Texte choisi
+++

Okkultokrati - Raspberry Dawn
Chronique
Okkultokrati Raspberry Dawn
Cela fait combien de temps que vous avez écouté une nouvelle sortie qui vous a chamboulé ? Pour peu que vous suiviez l'actualité et soyez ouvert d'esprit, sans doute pas si longtemps que ça : cette année a offert de nombreux albums fantastiques, une preuve de plus que, au milieu d’événements pas forcément réjouissants, la musique a atteint un pic qualitatif ne semblant pas prêt de baisser.
Seulement, je ne parle pas de ce type de chamboulement. Je fais référence à cette sensation de rencontrer un disque qui va vous suivre longtemps, s'attacher à vous comme une référence personnelle. Ce genre de créations, cela fait un moment que je le traque, sans forcément le trouver. Il faut dire qu'à force de défricher, d'étendre ses recherches, on devient moins impressionnable, moins facile à avoir. Pour être honnête, un peu blasé aussi. Mais, pas de doute : Raspberry Dawn m'a retourné de cette manière.
Et pourtant, ce ne sera peut-être pas le cas pour tout le monde. Partis d'un crust / hardcore qui n'oubliait pas ses racines punk sur No Light for Mass et Snakereigns, les Norvégiens ont ouvert plusieurs portes sur Night Jerks, album qui marquait une entrée en terres electro et coldwave. Un changement de style pas si incongru de nos jours – sans faire une liste des groupes affiliés au hardcore et au metal qui affichent ouvertement leur cœur de corbeau, les exemples ne manquent pas – mais qui ne laissait présager que partiellement la surprise qu'est Raspberry Dawn : à la fois garage, hard rock, punk, cold, psychédélique et hardcore, il est un véritable intrus dans le paysage musical actuel. Une mixture si chargée qu'elle laissera bon nombre sur le carreau.
Il faut imaginer le Fenriz des années pouilleuses (Dark Thrones and Black Flags pour être précis) s'associant au Robert Smith des années froides (Pornography et Faith) dans un tribute band hésitant entre reprendre Iggy Pop, les Ramones et Motörhead pour toucher du doigt ce que contient ce quatrième longue-durée. Et encore, ce serait décrire grossièrement ce que joue ici Okkultokrati ! Entre ces guitares transcendées de hard rock, bourrées de réverbérations crevant l'espace, cette batterie calée en mode D-Beat, cette production insalubre, raw, ce clavier pris dans sa propre bulle d'oxygène shoegaze ou encore ce chant hargneux, alcoolisé, impossible de donner un parent spécifique à ce que déroulent les huit compositions de l'ensemble sans tomber dans la généalogie la plus absconse. Simplement, c'est un pan des musiques des années soixante-dix à de nos jours que paraît lier ici la bande, donnant par sa seule personnalité un fil d’Ariane à suivre pour trouver ce que tout cela a de commun.

+++

À faire
A – Recopiez sans rien changer le passage de la chronique de Raspberry Dawn qui va de « Okkultokrati - Raspberry » jusqu'à « prêt de baisser. » inclus.
B – Reprenez la chronique de Raspberry Dawn et prolongez-la à partir de sa dernière phrase.

+++

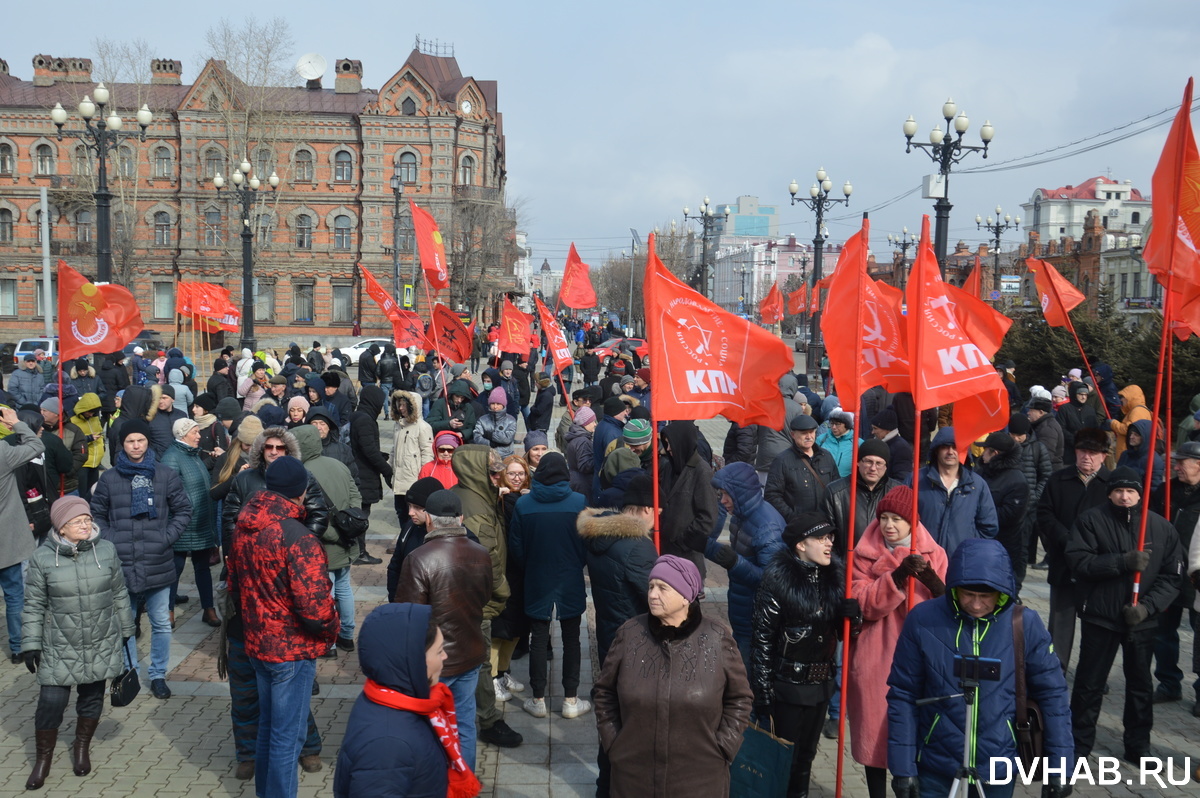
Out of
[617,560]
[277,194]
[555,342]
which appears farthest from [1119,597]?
[277,194]

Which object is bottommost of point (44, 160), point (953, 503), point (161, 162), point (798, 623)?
point (798, 623)

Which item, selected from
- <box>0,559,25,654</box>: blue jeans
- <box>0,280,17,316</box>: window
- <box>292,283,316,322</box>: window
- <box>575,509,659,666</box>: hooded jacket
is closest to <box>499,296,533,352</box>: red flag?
<box>0,559,25,654</box>: blue jeans

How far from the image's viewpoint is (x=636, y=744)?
12.9 ft

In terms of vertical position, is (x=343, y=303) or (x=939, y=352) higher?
(x=343, y=303)

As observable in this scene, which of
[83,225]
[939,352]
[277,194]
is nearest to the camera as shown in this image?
[939,352]

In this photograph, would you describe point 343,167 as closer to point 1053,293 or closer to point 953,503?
point 1053,293

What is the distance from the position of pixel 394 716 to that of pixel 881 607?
2661 mm

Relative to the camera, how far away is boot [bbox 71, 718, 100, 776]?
5.65 meters

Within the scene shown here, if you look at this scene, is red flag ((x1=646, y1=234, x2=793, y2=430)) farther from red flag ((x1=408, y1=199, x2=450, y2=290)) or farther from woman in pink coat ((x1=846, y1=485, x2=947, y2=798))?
red flag ((x1=408, y1=199, x2=450, y2=290))

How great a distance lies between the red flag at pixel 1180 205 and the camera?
247 inches

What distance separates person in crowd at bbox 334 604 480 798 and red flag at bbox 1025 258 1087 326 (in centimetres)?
1050

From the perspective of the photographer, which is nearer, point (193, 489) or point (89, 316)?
point (193, 489)

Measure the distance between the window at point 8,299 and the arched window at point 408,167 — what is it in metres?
21.6

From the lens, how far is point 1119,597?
18.9 ft
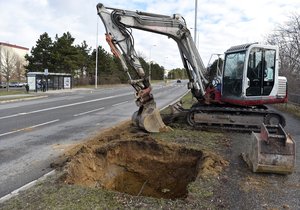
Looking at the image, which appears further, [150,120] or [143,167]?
[150,120]

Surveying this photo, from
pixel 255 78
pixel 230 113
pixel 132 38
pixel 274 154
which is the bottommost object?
pixel 274 154

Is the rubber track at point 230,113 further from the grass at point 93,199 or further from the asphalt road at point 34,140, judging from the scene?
the grass at point 93,199

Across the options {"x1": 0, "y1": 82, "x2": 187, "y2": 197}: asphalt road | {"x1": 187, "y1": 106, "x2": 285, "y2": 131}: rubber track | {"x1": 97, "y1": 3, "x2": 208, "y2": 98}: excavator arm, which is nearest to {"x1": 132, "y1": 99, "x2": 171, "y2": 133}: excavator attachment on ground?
{"x1": 97, "y1": 3, "x2": 208, "y2": 98}: excavator arm

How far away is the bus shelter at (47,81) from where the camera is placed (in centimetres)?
4262

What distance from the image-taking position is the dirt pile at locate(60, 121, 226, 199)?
302 inches

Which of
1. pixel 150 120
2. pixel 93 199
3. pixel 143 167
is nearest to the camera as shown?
pixel 93 199

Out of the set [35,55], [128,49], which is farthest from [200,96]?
[35,55]

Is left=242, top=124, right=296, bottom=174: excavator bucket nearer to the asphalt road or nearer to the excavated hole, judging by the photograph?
the excavated hole

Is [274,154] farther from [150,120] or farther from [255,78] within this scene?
[255,78]

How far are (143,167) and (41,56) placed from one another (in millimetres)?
53225

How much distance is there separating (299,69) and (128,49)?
1801 cm

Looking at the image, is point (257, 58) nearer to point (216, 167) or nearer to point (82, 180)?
point (216, 167)

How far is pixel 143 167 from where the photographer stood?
870cm

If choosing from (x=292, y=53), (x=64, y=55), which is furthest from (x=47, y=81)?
(x=292, y=53)
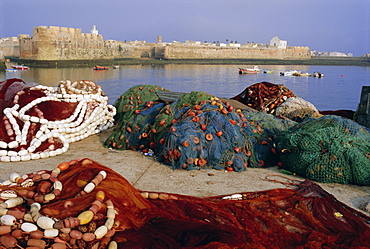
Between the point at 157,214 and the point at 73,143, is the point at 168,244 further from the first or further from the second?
the point at 73,143

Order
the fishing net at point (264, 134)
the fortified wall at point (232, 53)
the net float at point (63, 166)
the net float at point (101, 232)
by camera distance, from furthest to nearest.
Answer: the fortified wall at point (232, 53) → the fishing net at point (264, 134) → the net float at point (63, 166) → the net float at point (101, 232)

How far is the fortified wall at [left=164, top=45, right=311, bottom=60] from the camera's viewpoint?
70.7 metres

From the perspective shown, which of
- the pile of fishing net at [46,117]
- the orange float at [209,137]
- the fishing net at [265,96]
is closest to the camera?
the orange float at [209,137]

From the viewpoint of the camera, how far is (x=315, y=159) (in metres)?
3.78

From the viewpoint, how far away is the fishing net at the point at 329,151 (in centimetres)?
363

+++

Réponses dans l'ordre
A –
Okkultokrati - Raspberry Dawn
Chronique
Okkultokrati Raspberry Dawn
Cela fait combien de temps que vous avez écouté une nouvelle sortie qui vous a chamboulé ? Pour peu que vous suiviez l'actualité et soyez ouvert d'esprit, sans doute pas si longtemps que ça : cette année a offert de nombreux albums fantastiques, une preuve de plus que, au milieu d’événements pas forcément réjouissants, la musique a atteint un pic qualitatif ne semblant pas prêt de baisser.

B –
C'est en effet de ces différentes bûches que Okkultokrati fait son feu sur Raspberry Dawn. Un feu que j'ai envie d'appeler simplement « rock » tant il est magnétique et exaltant à voir ainsi crépiter. Quarante-six minutes d'une accroche rare, les Norvégiens ayant effectué jusqu'au bout un hold-up, complexe dans sa préparation mais gardant l'objectif de casser la baraque et rafler la mise. Impossible de résister ! Dès « World Peace » et sa mélodie Lemmy-esque sur laquelle se place la voix crue de Henning, me voilà pris d'une envie folle de sortir la nuit pour démonter ce que la ville comporte de bars. Une fièvre incroyable, maîtresse de chaque chose présente sur ce disque, et qui guide jusqu'à cette merveille qu'est « Magic People ». Le reste n'est que subtile déclinaison, allant de l'ivresse triste de « Hard to Please, Easy to Kill » à la nébuleuse « Ocular Violence ». Le tube, celui qui détruit les mâchoires et s'inscrit dans les mémoires, est ce que vise Raspberry Dawn. Okkultokrati lui rend ses lettres de noblesse, survolant les styles avec une désinvolture punk, la menace dans sa poche et le sourire aux lèvres.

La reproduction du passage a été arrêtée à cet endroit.